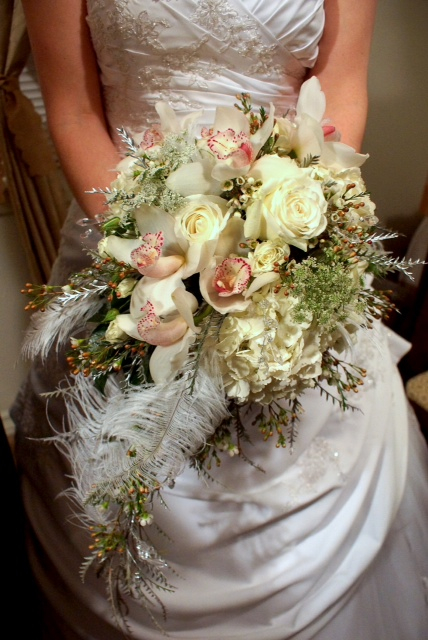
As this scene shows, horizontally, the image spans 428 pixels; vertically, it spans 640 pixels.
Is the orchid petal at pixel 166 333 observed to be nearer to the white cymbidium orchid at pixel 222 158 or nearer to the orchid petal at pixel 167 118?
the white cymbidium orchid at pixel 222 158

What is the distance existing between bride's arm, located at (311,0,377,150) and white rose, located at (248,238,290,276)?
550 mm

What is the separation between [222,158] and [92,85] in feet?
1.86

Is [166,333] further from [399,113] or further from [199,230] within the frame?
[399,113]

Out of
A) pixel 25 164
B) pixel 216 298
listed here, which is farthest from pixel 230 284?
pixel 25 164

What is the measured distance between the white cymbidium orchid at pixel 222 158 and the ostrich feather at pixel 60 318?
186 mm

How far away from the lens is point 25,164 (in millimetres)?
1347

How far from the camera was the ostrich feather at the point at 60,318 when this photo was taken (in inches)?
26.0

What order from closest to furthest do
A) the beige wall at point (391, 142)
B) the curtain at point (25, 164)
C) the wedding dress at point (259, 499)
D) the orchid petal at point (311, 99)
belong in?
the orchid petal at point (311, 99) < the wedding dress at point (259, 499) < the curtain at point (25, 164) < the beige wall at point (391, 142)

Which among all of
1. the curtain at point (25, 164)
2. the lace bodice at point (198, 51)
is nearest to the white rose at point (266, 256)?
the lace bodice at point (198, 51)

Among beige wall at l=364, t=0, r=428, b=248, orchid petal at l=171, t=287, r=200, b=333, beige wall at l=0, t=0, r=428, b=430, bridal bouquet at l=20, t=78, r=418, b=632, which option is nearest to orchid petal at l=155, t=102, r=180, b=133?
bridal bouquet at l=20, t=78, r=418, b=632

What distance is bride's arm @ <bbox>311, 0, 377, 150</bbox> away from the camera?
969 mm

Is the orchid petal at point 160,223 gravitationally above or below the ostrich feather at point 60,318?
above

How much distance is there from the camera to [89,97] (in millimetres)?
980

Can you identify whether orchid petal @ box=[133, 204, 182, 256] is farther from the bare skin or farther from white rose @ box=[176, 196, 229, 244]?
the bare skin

.....

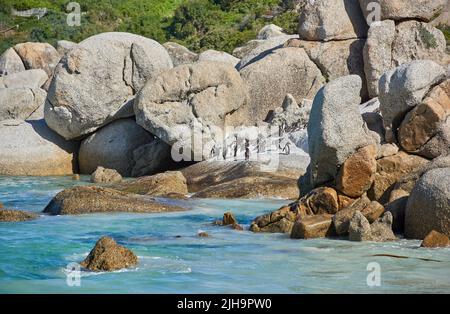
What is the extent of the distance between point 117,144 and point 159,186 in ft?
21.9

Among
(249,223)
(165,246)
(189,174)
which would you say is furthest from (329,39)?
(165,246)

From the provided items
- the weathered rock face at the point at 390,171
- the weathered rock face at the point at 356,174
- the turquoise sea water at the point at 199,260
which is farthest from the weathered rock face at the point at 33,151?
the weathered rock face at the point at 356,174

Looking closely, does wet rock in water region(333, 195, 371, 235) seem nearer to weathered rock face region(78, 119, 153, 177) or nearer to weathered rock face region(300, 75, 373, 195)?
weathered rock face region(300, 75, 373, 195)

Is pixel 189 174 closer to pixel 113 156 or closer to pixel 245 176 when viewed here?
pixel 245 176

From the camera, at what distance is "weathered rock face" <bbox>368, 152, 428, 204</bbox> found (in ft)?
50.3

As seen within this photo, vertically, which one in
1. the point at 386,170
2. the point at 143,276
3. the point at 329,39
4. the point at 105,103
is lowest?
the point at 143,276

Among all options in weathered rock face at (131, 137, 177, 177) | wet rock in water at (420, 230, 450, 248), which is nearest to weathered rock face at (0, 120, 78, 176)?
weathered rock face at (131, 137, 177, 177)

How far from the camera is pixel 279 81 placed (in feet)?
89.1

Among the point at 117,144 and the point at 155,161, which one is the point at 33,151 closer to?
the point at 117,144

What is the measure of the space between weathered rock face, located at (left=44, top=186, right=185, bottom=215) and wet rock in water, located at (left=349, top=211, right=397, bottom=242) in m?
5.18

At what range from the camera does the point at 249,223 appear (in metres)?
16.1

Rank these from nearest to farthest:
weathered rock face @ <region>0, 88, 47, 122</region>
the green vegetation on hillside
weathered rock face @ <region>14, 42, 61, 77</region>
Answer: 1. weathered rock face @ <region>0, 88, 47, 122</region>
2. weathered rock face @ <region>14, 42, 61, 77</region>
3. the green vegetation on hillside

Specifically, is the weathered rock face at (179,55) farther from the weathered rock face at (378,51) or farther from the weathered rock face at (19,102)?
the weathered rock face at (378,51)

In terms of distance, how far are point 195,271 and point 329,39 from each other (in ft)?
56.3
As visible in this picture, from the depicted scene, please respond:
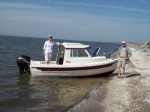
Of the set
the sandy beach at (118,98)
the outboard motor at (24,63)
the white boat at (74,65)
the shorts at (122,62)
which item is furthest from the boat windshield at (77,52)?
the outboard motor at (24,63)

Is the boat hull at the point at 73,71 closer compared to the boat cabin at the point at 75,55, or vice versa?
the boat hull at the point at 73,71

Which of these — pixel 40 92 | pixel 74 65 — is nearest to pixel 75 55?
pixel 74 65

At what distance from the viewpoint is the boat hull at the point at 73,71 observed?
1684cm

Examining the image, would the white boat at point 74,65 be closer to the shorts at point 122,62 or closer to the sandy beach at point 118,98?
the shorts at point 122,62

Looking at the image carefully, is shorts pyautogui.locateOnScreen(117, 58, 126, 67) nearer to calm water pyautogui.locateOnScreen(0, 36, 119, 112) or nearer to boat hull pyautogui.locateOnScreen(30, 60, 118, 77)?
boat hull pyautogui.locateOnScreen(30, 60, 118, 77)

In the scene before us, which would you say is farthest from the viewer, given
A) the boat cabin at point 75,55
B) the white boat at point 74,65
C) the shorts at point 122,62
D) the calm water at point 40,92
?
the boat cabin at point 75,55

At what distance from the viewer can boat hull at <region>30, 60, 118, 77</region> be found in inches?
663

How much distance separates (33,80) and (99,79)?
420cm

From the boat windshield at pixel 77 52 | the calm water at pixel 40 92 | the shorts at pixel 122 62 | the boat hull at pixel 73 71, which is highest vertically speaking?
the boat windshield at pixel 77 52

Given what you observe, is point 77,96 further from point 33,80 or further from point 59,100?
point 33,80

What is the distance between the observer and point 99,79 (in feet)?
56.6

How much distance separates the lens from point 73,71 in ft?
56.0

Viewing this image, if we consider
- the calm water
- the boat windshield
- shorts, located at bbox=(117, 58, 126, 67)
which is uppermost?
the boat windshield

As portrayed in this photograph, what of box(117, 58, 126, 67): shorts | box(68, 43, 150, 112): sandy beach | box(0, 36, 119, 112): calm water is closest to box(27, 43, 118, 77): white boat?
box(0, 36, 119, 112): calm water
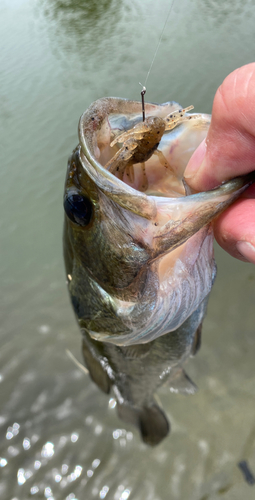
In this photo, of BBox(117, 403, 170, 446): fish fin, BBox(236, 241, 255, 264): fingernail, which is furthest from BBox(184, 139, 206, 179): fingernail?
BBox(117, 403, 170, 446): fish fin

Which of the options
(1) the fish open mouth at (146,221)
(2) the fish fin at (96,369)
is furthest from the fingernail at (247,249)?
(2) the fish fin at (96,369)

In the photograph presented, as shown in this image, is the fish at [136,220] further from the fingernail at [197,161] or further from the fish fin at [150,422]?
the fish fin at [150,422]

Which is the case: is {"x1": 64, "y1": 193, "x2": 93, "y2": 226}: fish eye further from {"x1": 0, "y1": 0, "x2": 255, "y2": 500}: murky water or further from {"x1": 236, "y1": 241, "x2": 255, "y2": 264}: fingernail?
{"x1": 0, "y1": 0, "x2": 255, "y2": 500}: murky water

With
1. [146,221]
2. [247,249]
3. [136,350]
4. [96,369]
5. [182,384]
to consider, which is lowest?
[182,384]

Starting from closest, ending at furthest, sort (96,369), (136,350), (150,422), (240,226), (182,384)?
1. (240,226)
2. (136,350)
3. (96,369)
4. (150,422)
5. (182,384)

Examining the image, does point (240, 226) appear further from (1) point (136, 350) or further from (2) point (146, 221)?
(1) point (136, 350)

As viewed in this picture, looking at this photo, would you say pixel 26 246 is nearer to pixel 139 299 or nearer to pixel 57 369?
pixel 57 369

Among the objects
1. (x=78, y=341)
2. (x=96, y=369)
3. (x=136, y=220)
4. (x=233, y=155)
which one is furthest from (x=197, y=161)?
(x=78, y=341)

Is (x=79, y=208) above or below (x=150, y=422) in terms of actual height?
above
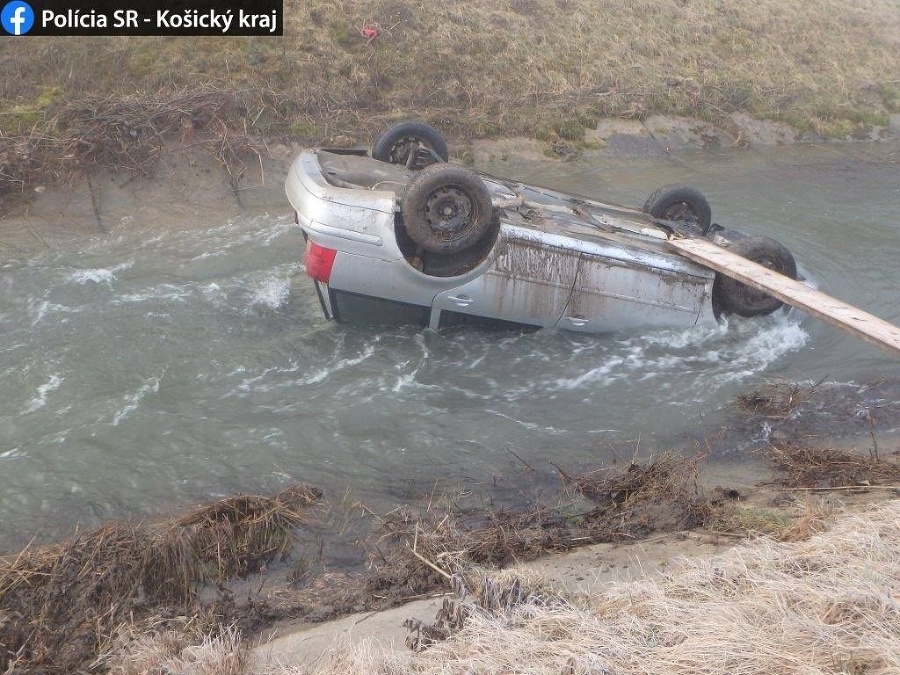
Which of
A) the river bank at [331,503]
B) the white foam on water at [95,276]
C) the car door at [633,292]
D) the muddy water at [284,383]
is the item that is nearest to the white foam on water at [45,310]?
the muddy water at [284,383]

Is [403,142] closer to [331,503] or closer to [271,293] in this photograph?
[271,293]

.....

Extract every line of the listing above that contains the word "farthest", and copy each one in full.

listed here, which is farthest from pixel 230 284?
which is farthest from the weathered rock face at the point at 33,151?
Rank these from nearest to farthest:
In the scene before us, which would you say is farthest from the viewer, given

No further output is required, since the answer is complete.